New Super Mario Bros. builds mostly upon the gameplay of the first "super" iteration for the NES, but the peppering of Super Mario World influences can't be denied. To put it simply, NSMB is the most enchanting and magical Mario-based side-scroller ever conceived.
You can navigate the overworld map much like Super Mario World, moving from level to level, defeating a final castle boss to move onto the next world like in Super Mario Bros. 3. At the onset, traditional baddies such as goombas and koopas litter the stages with familiar blocks and platforms on your way to the goal flag where the higher you jump on it, the higher score you get.
As you advance further, however, new enemies and platforming elements are introduced, freshening up the classic gameplay, but taking it to new heights. Even in the final stages you will see enemies that never appeared in previous worlds.
In addition to normal abilities, Mario can wall jump, butt stomp, triple jump and seek brand new items. The hammer shell allows you to turn into a deadly ground bullet when running at top speed. The big mushroom turns you into a virtual Mario-zilla to bust through blocks, platforms and pipes that are usually static objects. Finally, the micro mushroom shrinks Mario so small that he can reach smaller places and even run on water! Throughout the campaign, every new ability has its place and never feels like a frivolous addition.
Each stage is classically exhilarating, although seasoned gamers and speed freaks will blaze through the main quest in less than five hours. In fact, by default you will skip two whole worlds that have to be uncovered through secret passages. But NSMB's length is in the hands of the gamer. The main draw that adds hours to its life is collecting the three major coins in each stage. With these coins, you can buy paths to new stages or mushroom houses that contain mini games for varying power-ups.
If one legitimate complaint can be lodged against this obvious classic, it's that many of the bosses are way too easy. While some of them have patterns that can be learned and adhered to, almost all of them can be fire-balled to death in a matter of seconds, making it easy to bypass the design's intent. My advice would be to not use your flower power on bosses to get the full enjoyment potential.
Although the mini games from Super Mario 64 DS make a return, you can now play wirelessly with one pack.

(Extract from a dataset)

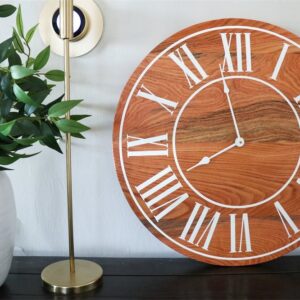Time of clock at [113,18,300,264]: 7:58
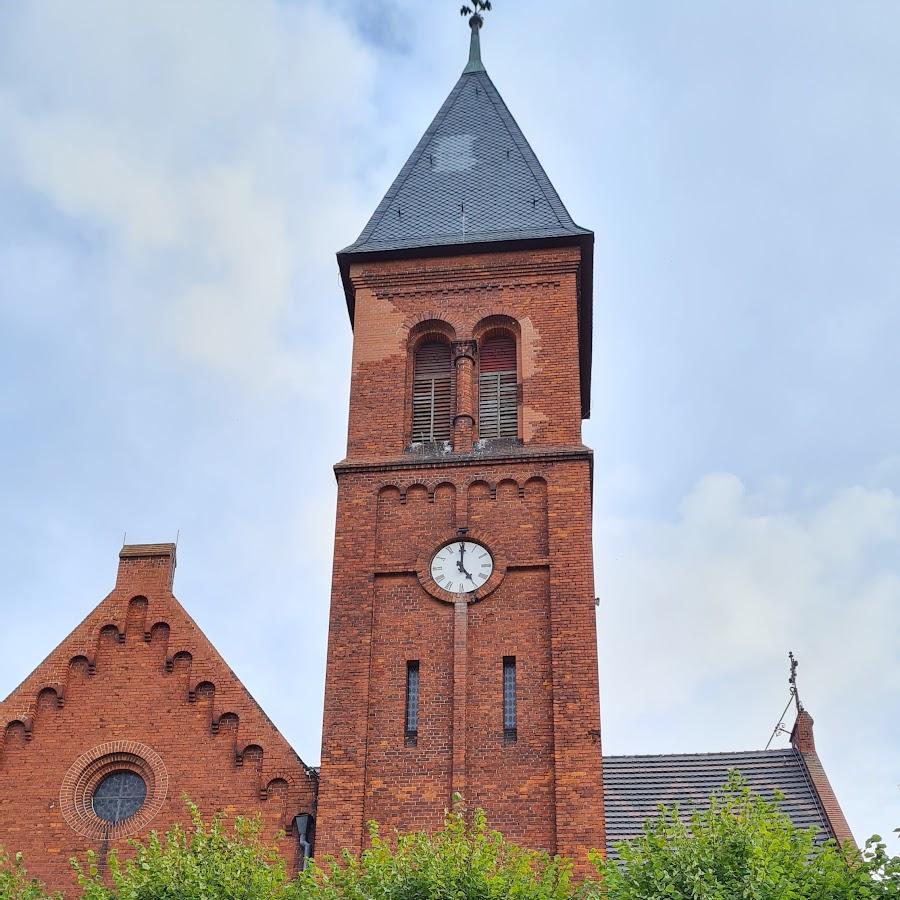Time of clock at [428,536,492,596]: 5:00
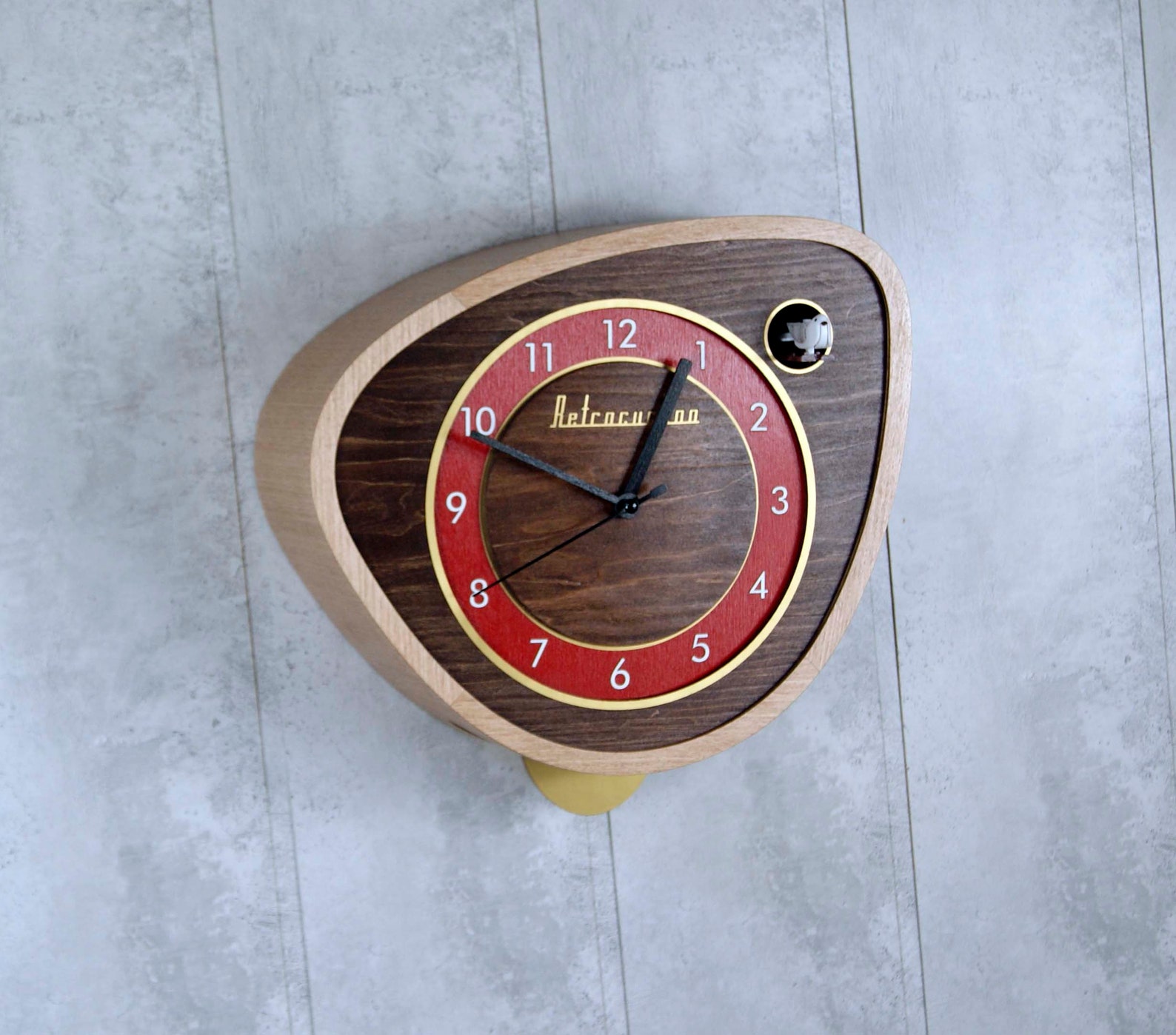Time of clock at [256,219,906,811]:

But the real new multiplayer addition is the fierce Mario vs. Luigi mode where you battle through circular levels to gain more stars than your opponent, using the environmental items and hazards to impede his progress. This surprisingly fun mode will add even more life to the instant classic.
The touch screen is not used much. You can touch a world to instantly travel back to it or touch an item you have in your spare slot to use it at will. It seems that Nintendo wants to push their franchises on the newer hardware to fully take advantage of their best handheld technology.
Also, the graphics could not have been done on the Game Boy Advance. The characters are modeled in full 3D and set to a 2D platformer. This tactic makes for more dazzling visuals and animations. Each world has its own wild personality and provides the variety you've come to expect from a Mario title. The sound is also crisp and clean with fun voice samples and some inventive twists on old themes.
You will buy New Super Mario Bros. Not only does it pay homage to its roots, but finds a way to pioneer new angles and revives side-scrolling bliss across the video game universe. It doesn't matter if you're a hardcore gamer or a gamer that current generations forgot, New SMB is for you.
First Play: A+
Overall: 96% A
Note: Starting May 15, 2006, the "Last Play" grade will be replaced with "Replay" to better disassociate it from "First Play" in game reviews.